WIT Press

Evaluating Stochastic Train Process Time Distribution Models On The Basis Of Empirical Detection Data


Free (open access)

Paper DOI









621 kb


J. Yuan, R. M. P. Goverde & I. A. Hansen


This paper evaluates several commonly applied probability distribution models for stochastic train process times based on empirical data recorded in a Dutch railway station, The Hague Holland Spoor. An initial guess of model parameters is obtained by the Maximum Likelihood Estimator (MLE). An iterative procedure is then followed, in which large delays are omitted one by one and the distribution parameters are estimated correspondingly using the MLE method. The parameter estimation is improved by minimizing the Kolmogorov-Smirnov (K-S) statistic where of course the empirical distribution is still based on the complete data set.

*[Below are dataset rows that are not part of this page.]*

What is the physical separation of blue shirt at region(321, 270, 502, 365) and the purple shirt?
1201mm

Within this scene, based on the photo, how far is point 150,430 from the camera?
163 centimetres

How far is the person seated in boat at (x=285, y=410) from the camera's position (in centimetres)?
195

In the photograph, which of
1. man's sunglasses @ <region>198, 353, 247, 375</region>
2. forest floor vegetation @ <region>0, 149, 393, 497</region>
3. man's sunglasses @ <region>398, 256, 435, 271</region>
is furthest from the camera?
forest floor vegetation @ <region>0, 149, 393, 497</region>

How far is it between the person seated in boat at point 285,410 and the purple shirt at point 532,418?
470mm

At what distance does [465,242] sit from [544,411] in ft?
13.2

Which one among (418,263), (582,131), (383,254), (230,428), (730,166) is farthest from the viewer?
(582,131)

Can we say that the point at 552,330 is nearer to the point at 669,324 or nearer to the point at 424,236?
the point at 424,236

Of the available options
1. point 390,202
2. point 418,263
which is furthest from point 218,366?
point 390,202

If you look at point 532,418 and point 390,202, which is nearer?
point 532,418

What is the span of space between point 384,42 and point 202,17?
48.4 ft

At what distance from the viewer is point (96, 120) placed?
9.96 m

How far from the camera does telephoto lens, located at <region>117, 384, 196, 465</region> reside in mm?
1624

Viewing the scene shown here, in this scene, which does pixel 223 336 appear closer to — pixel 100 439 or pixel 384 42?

A local search is finally performed in the neighbourhood of the improved model parameters to further optimize the estimation. To evaluate the distribution models, we compare the K-S statistic among the fitted distributions with optimized parameters using the one-sample K-S goodness-offit test at a commonly adopted significance level of α = 0.05. It has been found that the log-normal distribution can be generally considered as the best approximate model among the candidate distributions for both the arrival times of trains at the platform and at the approach signal of the station. The Weibull distribution can generally be considered as the best approximate distribution model for non-negative arrival delays, departure delays and the free dwell times of late arriving trains. The shape parameter of the fitted distribution is generally smaller than 1.0 in the first two cases, whereas it is always larger than 1.0 in the last case. These distribution evaluation results for train process times can be used for accurately predicting the propagation of train delays and supporting timetable design and rescheduling particularly in case of lack of empirical data. Keywords: train delays, running and dwell times, track occupancy times, statistical distribution, the K-S test.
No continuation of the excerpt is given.